GIVEN INSTRUCTION
Extract every line of text from the data below verbatim, leaving the pictures out of your answer.

MATERIAL SUPPLIED
╔══

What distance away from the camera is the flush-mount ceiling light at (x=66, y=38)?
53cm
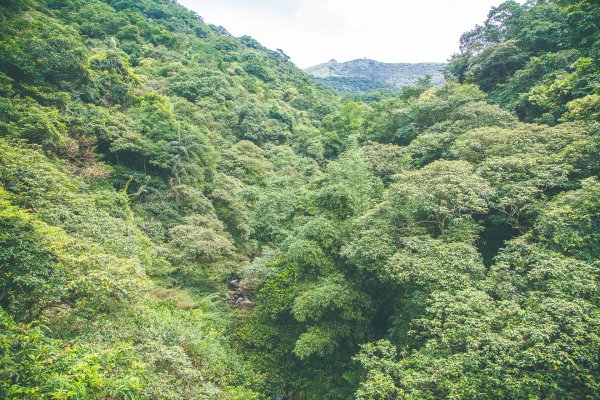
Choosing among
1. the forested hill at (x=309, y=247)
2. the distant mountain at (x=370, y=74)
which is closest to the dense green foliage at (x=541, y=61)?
the forested hill at (x=309, y=247)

╚══

REPLY TO THE EXERCISE
What distance away from the camera is the flush-mount ceiling light at (x=66, y=38)?
53cm
Choosing among
1. the forested hill at (x=309, y=247)
2. the distant mountain at (x=370, y=74)
which is closest to the dense green foliage at (x=541, y=61)?
the forested hill at (x=309, y=247)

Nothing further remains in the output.